Patrick Odier, Senior Managing Partner of Lombard Odier, said: “As responsible bankers, it is our role to advise our clients on allocating capital for impact without compromising returns.”

Lombard Odier, like the Red Cross, is based in Geneva.

“Our sense is that in the next 10 years you will have as many unstable environments and conflicts as we do now. So Syria will remain with us over the next 10 years, the Middle East crisis, migration, North East Nigeria. And we have to be able to invest in health and sanitation in these areas so these systems do not collapse,” says Daccord in an interview with RI.

“Today, there is no mechanism to do that. It’s all through philanthropy or development through governments.”

For the Red Cross, the initiative [formally known as the Program for Humanitarian Impact Investment, PHII] provides a new investment model to bridge the gap between increasing complexities of humanitarian crises and conflicts and the pressure on existing funds. It is being referred to as a “learning exercise for all” concerned.

The capital raised will be used by the humanitarian organisation to build and run three new physical rehabilitation centres in Nigeria, Mali and the Democratic Republic of Congo over a five-year period. The centres will support people with wheelchairs, artificial limbs and braces.

Daccord says New Re, used to re-insuring in natural disasters, has taken half of the investment. He thinks it is part of a desire to “invest in stable environments”. For Lombard Odier, Daccord says its clients are looking for investments with a social slant.

Investors stand to get a maximum return of 7% over five years. If measured outcomes are not met they will lose a maximum of 40% of the investment.It has been priced on the risk reward spectrum in line with alternative investments.

The Red Cross itself also has “skin in the game”, says Daccord, and faces a penalty of up to 10% of the impact bond’s value.

“Over time we will see pension funds as social investors”

The Humanitarian Impact Bond, which is fact a private placement, has a similar model to social impact bonds where private investors are paid a return on measured outcomes by an “outcome payer” – which means that, strictly speaking, SIBs are not bonds.

In this case the outcome payers are four European governments: Belgium, Switzerland, Italy, the UK as well as Spain’s La Caixa Foundation.

Daccord says it won’t be just impact (such as number of people helped) that will be measured, but also efficiency.

“It’s not just about building more centres. There is an efficiency element: looking at the mobility of allocation. If it is a success we should be able to use that in 130 other centres running or scaling up.”

Independent auditors will verify the Red Cross’s reported efficiency in the three new centres, looking at the ratio of how many people receive mobility devices per physical rehabilitation professional compared to existing centres.

It estimates of the 90m people who need a mobility device worldwide, only 10% have access to adequate physical rehabilitation services. This situation, of course, is worsened in areas of war and conflict.

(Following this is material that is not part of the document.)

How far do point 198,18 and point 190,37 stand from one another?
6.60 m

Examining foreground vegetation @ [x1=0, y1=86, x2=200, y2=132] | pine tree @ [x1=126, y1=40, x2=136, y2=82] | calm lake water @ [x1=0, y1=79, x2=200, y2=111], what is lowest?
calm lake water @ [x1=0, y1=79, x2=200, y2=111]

While impact investing “will never replace development finance or philanthropy” Daccord points to its potential for institutional investors.

“Maybe we are not right, but I am deeply convinced that this type of investment will prevail over time and I think over time we will see pension funds as social investors who need a return on investment but also want the social element.”

While this deal has now closed, the Red Cross says the investors have expressed interest in exploring future possibilities. The Red Cross itself is 85% government funded and the PHII is being seen as complementary to its regular fund-raising efforts.

As the Red Cross says: “All in all, the PHII has been carefully constructed to get the potential uplift of private industry capital without compromising the integrity of the ICRC’s independence and the risk to its ability to operate in a conflict affected state.”